I recently took a Reiki class hoping to improve my health, connect with my animals better and, generally, be in harmony with the Universe. Lofty goals for a simple soul but as I didn't feel like I was making any progress toward better health, I thought what the heck! During the class it occurred to me that I just might improve my artwork, too. Our teacher, Janet Shettle, was very good and very patient. Her connection with the spiritual energy is amazing. Anyway, I was reading about the Reiki and how it was recommended to keep a journal of our experiences. I happened to read an article in International Artist Magazine and they recommended the same thing for artists. So I'm going to try it. Don't know if I will log in every day or month or irregularly but if it helps I'm all for giving it a try. Hope somebody out there will be interested enough to read my ramblings but it's OK if I'm on my own
Saw a demonstration by Stan Sperlak on Saturday, March 24th, at the Maryland Pastel Society General Membership Meeting. (By the way, these meetings are open to the public. The next one is April 21st).

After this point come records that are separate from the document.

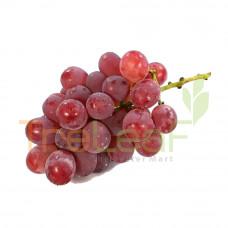 FRUIT ANGGUR MERAH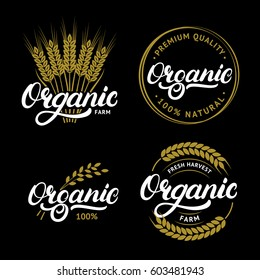 Set of Organic hand written lettering logos, labels, badges or emblems for natural fresh products. Ears of wheat. Isolated on black background. Vector illustration.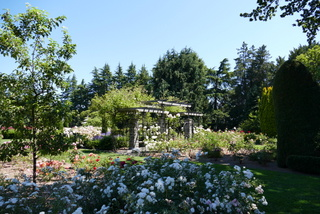 Rosegarden Seattle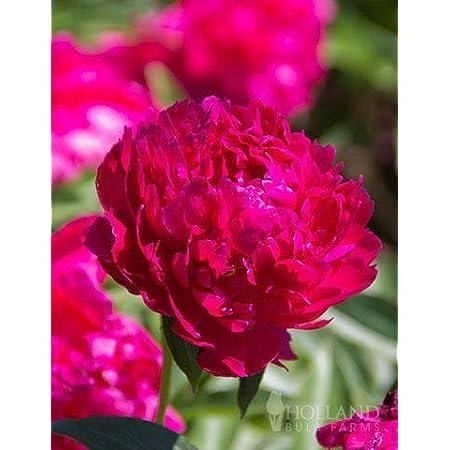 Karl Rosenfield Peony - Fresh Perennializing Bare Root Peonies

Stan started out with a slide show then worked on a night landscape in pastel. Very interesting! He talked about having confidence in your art and really thinking about why you paint and why you chose the subjects you do. I know why I do, I love those animals!
I am amazed all the time with artists who don't seize the moment and take advantage of situations. They pass up golden opportunities! They get stubborn, they bulk at a new idea and there by miss an opportunity to learn! I've met sculptors, oil painters, pastelists, etc. who refuse to think creatively when a problem arises. From being dissatisfied with a Life Session pose to complaining about some physical ailment, artists need to work around problems. My artwork projects are not so precious that I won't switch gears in mid-stroke. I'll try something different just to see what will happen. I always think I may stumble onto some technique or look that will be really interesting. Hey, I'll always go for it! I'll always Be Curious, Be Adventurous, Be Happy, Work Hard, Stay Peaceful.

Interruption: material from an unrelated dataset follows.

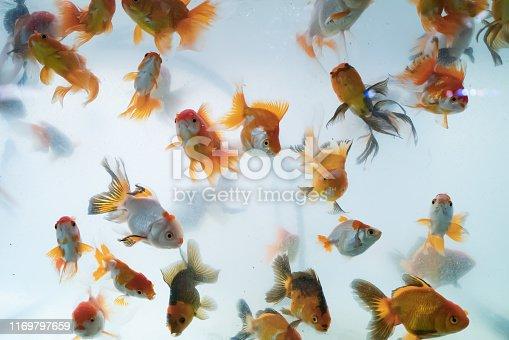 istock Goldfish in cloudy fish tank 1169797659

Why make art? Communication, certainly. Connection, definitely! Some clients look at my work and are taken to a place in their past and a calm, happy feeling over takes them. What a connection! A pet portrait client will exclaim, "That's her. That's my Baby!" I was plein-aire painting one day and a lady stopped and said, "You're making it look better then it does". That brought the scene into her and she was smiling when she walked away. I'll continue to make art and connect
A lot of the artwork I've seen lately has looked the same. The plein-aire landscapes look like the same old stuff. How many of those can you paint over and over again and have them all look the same. A lot, apparently! I've tried pastel collage for something different. It looks a little different and it definitely is different to work with , , , not the easiest collage material! Check a few out under Abstracts. Just finished a multi-media piece of an elephant. VERY COOL!
Almost everyone has or has had the urge to draw. Every child draws. Chalks and pencils, markers and watercolors, all bring out the artist in the child. Too bad we become aware of the sophisticated, professional drawing. Then you don't draw any more. You are not good enough. But some of us do continue to draw, to record what we see and how we see it. Vincent Van Gogh said "I sometimes think there is nothing so delightful as drawing." I agree!